* DESCRIPTION OF THE TASK: Copy out the listing from the line containing "In terms of" through the end of the listing, word for word, leaving out the pictures.

* PROVIDED DATA:
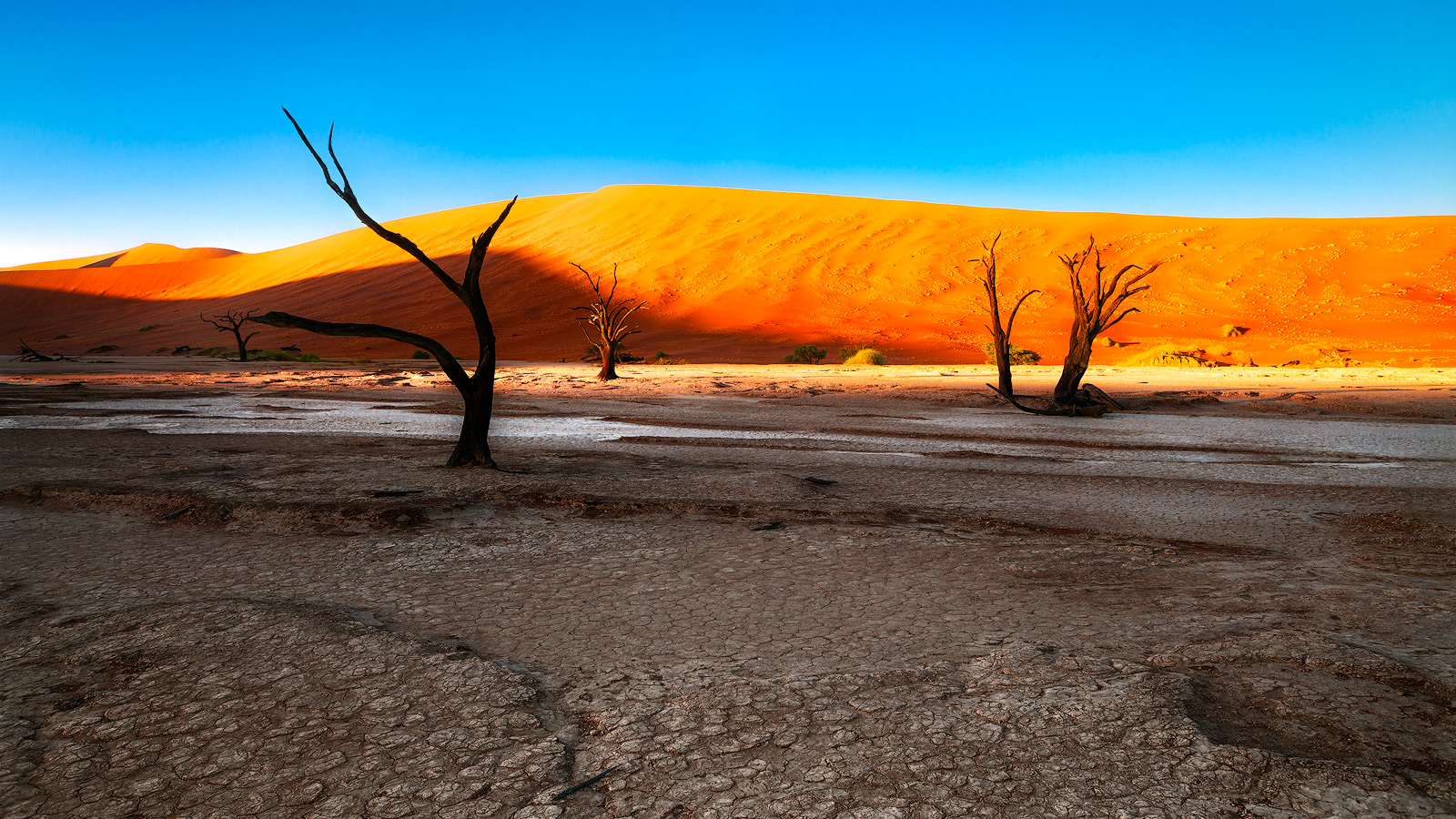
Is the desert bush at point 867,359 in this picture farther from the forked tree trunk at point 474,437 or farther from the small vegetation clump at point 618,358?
the forked tree trunk at point 474,437

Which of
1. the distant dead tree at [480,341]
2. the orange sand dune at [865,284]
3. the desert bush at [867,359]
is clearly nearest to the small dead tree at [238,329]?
the orange sand dune at [865,284]

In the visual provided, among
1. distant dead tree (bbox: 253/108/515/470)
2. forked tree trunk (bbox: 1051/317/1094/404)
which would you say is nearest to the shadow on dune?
forked tree trunk (bbox: 1051/317/1094/404)

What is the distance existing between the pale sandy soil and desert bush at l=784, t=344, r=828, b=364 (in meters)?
22.7

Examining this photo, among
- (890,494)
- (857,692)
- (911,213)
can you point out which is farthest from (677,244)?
(857,692)

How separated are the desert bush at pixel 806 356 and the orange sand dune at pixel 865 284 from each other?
1842 mm

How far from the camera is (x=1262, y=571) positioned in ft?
12.9

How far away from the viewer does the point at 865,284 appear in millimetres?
45875

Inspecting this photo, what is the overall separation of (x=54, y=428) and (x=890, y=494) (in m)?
9.30

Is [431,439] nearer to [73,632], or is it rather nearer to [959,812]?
[73,632]

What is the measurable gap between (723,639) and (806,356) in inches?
1083

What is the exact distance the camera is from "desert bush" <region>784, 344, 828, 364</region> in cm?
2995

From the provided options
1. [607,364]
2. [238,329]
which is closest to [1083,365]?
[607,364]

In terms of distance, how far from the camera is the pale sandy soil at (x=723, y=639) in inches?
Result: 80.9

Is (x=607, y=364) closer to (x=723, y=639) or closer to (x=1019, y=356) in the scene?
(x=1019, y=356)
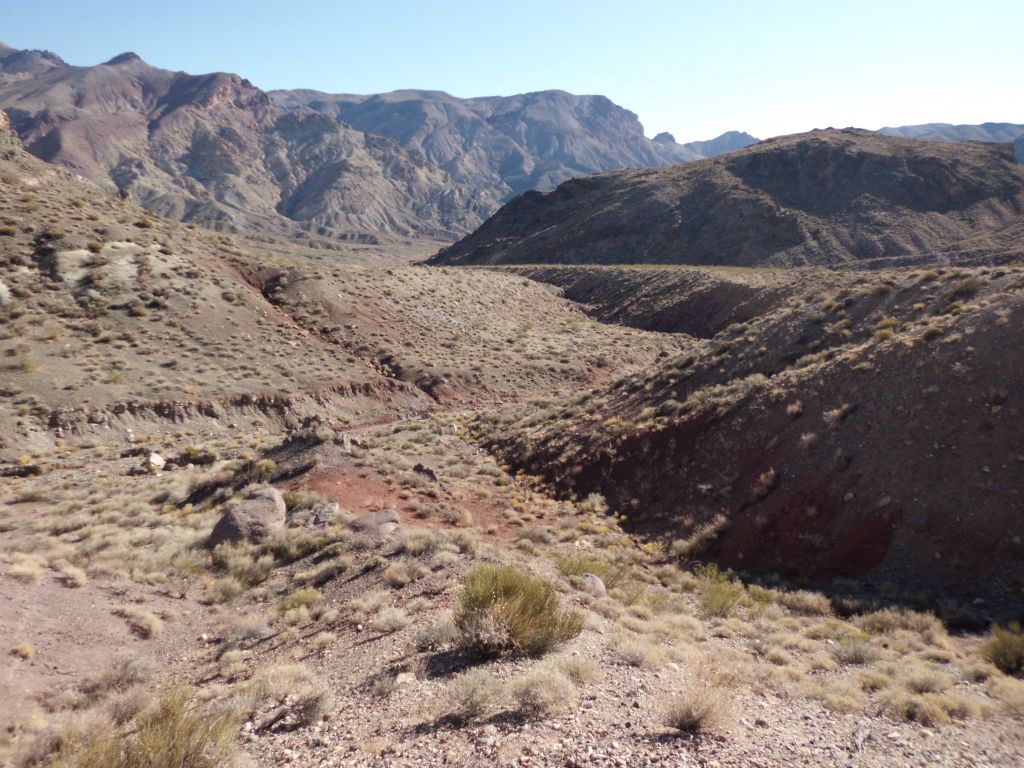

* TASK SOLUTION:
In terms of distance, how far from the camera is the pale sandy soil at (x=723, y=639) in inches?
Result: 80.9

Is (x=607, y=364) closer to (x=723, y=639) or closer to (x=1019, y=356) in the scene?
(x=1019, y=356)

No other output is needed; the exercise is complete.